Department of Medical Microbiology and Immunology, Creighton University School of Medicine, Omaha, Nebraska, United States of America.
PLoS One. 2012;7(12):e51371. doi: 10.1371/journal.pone.0051371. Epub 2012 Dec 7.

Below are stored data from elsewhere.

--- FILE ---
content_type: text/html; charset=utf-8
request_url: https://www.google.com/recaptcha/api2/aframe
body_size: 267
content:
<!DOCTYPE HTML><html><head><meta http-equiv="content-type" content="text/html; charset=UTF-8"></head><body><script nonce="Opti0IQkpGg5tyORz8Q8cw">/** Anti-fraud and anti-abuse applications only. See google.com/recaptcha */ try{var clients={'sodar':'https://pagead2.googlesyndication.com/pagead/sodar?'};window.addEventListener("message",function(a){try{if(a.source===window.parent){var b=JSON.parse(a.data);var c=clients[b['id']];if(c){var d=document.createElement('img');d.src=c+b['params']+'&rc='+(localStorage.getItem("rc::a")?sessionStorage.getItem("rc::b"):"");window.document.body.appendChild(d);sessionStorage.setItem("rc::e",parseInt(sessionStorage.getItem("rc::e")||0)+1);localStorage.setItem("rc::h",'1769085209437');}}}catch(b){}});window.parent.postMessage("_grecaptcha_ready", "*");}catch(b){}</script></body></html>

Recent studies have suggested that proliferating cholangiocytes have an important role in the induction of fibrosis, either directly via epithelial-to-mesenchymal transition (EMT), or indirectly via activation of other liver cell types. Transforming growth factor beta 1 (TGF-β1), a critical fibrotic cytokine for hepatic fibrosis, is a potent EMT inducer. This study aimed to clarify the potential contributions of TGF-β1-induced EMT-like cholangiocyte phenotype to collagen production and cell survival of cholangiocytes in vitro. Mouse cholangiocytes (603B cells) were treated with TGF-β1 and EMT-like phenotype alterations were monitored by morphological changes and expression of EMT-associated genes. Alterations in Col1A1 gene, Col1A1-associated miR-29s, and pro-apoptotic genes were measured in TGF-β1-treated 603B cells. Snail1 knockdown was achieved using shRNA to evaluate the contribution of EMT-associated changes to Col1A1 production and cell survival. We found TGF-β1 treatment induced partial EMT-like phenotype transition in 603B cells in a Snail1-dependent manner. TGF-β1 also stimulated collagen α1(I) expression in 603B cells. However, this induction was not parallel to the EMT-like alterations and independent of Snail1 or miR-29 expression. Cells undergoing EMT-like changes showed a modest down-regulation of multiple pro-apoptotic genes and displayed resistance to TNF-α-induced apoptosis. TGF-β1-induced apoptosis resistance was attenuated in Snail1 knockdown 603B cells. TGF-β1-induced Col1A1 production seems to be independent of EMT-like transition and miR-29 expression. Nevertheless, TGF-β1-induced EMT may contribute to the increased survival capacity of cholangiocytes via modulating the expression of pro-apoptotic genes.
最近的研究表明,增殖的胆管细胞通过上皮-间充质转化(EMT)直接或通过激活其他肝实质细胞间接在纤维化的诱导中起重要作用。转化生长因子β1(TGF-β1)是肝纤维化的关键纤维化细胞因子,是一种有效的 EMT 诱导剂。本研究旨在阐明 TGF-β1 诱导的 EMT 样胆管细胞表型对胆管细胞胶原产生和细胞存活的潜在贡献。用 TGF-β1 处理鼠胆管细胞(603B 细胞),通过形态变化和 EMT 相关基因的表达监测 EMT 样表型改变。在 TGF-β1 处理的 603B 细胞中测量 Col1A1 基因、Col1A1 相关 miR-29 和促凋亡基因的改变。使用 shRNA 敲低 Snail1,以评估 EMT 相关变化对 Col1A1 产生和细胞存活的贡献。我们发现 TGF-β1 处理以 Snail1 依赖的方式诱导 603B 细胞中部分 EMT 样表型转化。TGF-β1 还刺激 603B 细胞中胶原 α1(I)的表达。然而,这种诱导与 EMT 样改变不平行,且不依赖于 Snail1 或 miR-29 的表达。发生 EMT 样变化的细胞显示多个促凋亡基因的适度下调,并对 TNF-α诱导的凋亡表现出抗性。Snail1 敲低的 603B 细胞中 TGF-β1 诱导的凋亡抗性减弱。TGF-β1 诱导的 Col1A1 产生似乎独立于 EMT 样转变和 miR-29 表达。然而,TGF-β1 诱导的 EMT 可能通过调节促凋亡基因的表达来增加胆管细胞的存活能力。